I should know it. I was one of them. Granted, I was never cruel. But I was judgemental and unforgiving, even if inside my own head. As someone that was mostly very thin and had not a sign of cellulitis until the age of 29, I was used to look down at other girls in the pool or the beach, wondering how they could possibly bare to wear bikinis over such disgusting figures. If I looked like them, I would be covered head to toes. I know: a classical case of the what-goes-around-comes-around'itis. I was quickly humbled by life. Experience is the toughest of teachers, for it gives you the assessment before it teaches you the leason. First, my methabolic disorder made me one of the loathed girls. Than it tought me how hard it was to be in their shoes.

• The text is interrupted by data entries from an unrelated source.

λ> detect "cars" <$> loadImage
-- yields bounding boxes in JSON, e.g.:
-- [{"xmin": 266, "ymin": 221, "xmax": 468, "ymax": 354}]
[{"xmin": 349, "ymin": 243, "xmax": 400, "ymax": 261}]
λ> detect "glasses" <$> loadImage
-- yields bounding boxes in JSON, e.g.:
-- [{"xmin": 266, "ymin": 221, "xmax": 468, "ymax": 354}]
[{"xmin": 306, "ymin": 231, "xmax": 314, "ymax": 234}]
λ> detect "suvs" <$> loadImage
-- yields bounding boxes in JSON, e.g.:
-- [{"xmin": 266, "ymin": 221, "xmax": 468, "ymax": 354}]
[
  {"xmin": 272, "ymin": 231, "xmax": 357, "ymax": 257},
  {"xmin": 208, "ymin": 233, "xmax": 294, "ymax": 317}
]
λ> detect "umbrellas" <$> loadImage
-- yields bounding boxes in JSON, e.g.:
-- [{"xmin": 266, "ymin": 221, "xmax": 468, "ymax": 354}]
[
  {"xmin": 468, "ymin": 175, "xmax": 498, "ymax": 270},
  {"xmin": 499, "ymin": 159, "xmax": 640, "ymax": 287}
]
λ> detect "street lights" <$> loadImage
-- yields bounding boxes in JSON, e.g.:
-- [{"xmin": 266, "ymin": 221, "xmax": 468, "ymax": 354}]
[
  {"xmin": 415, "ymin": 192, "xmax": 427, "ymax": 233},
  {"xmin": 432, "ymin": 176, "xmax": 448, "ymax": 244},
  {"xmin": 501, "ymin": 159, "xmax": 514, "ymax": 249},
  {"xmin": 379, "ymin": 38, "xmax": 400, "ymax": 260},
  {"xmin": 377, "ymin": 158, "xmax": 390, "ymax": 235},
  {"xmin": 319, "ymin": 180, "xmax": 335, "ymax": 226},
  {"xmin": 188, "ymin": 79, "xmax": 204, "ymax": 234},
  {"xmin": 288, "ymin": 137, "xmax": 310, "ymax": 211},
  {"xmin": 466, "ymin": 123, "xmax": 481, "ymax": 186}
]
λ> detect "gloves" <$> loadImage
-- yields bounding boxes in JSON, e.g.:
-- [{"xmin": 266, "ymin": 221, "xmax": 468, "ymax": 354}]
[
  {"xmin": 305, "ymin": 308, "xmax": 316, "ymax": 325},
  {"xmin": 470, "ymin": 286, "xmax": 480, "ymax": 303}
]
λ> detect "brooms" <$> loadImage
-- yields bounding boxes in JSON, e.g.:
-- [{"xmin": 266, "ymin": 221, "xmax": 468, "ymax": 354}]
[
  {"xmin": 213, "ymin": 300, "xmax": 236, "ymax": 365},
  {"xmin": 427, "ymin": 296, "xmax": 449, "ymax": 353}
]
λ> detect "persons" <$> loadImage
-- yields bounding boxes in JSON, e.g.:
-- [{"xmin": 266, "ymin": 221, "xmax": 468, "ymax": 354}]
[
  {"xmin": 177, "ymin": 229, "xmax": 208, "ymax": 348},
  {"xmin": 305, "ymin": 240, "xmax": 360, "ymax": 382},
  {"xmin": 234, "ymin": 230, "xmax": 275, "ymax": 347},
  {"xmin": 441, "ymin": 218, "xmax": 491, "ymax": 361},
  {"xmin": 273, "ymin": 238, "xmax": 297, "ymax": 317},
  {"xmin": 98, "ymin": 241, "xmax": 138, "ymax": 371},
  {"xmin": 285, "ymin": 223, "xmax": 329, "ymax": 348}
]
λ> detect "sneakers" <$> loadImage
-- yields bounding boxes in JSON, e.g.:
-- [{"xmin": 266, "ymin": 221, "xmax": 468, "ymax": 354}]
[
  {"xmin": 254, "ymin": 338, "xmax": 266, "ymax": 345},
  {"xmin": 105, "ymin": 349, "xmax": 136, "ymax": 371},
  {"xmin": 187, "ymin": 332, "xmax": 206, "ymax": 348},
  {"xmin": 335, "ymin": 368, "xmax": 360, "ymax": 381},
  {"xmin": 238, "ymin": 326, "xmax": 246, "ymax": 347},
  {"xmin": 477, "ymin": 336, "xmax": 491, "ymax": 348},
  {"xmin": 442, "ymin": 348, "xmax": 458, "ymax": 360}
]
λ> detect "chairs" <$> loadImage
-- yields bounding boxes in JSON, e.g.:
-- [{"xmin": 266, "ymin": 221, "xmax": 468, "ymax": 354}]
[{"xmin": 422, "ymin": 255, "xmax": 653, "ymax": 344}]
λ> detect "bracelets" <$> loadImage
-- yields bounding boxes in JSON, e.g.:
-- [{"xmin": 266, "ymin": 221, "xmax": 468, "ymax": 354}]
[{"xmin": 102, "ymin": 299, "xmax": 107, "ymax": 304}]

The first thing I've learned was that no trendy fashion brand produces clothes above size 12. In Brazil this gets even worse: nothing beyond size 10. For a woman as tall as I am, that already poses an obstacle when I'm thin. With the slightest overweight, I was already out of cool options. A more serious overweight, in my home country, means all brands are off limits, even the shabby ones. So, the moment I reached size 14, everything in the shop windows in a regular mall could no longer be covetted. What I found out next was quite shocking: if you are officially fat for the fashion industry, all your options are restricted to the uggliest floral and patterned fabrics one could possibly imagine. I'm sure they make it on purpose. It has got to be some sort of unusually cruel punishment. It isn't bad enough that you are condemned to fashion ostracism and look like the Michellin dude: you also have to be dressed like a fridge that has been covered by an ugly tablecloth that belonged to your granny.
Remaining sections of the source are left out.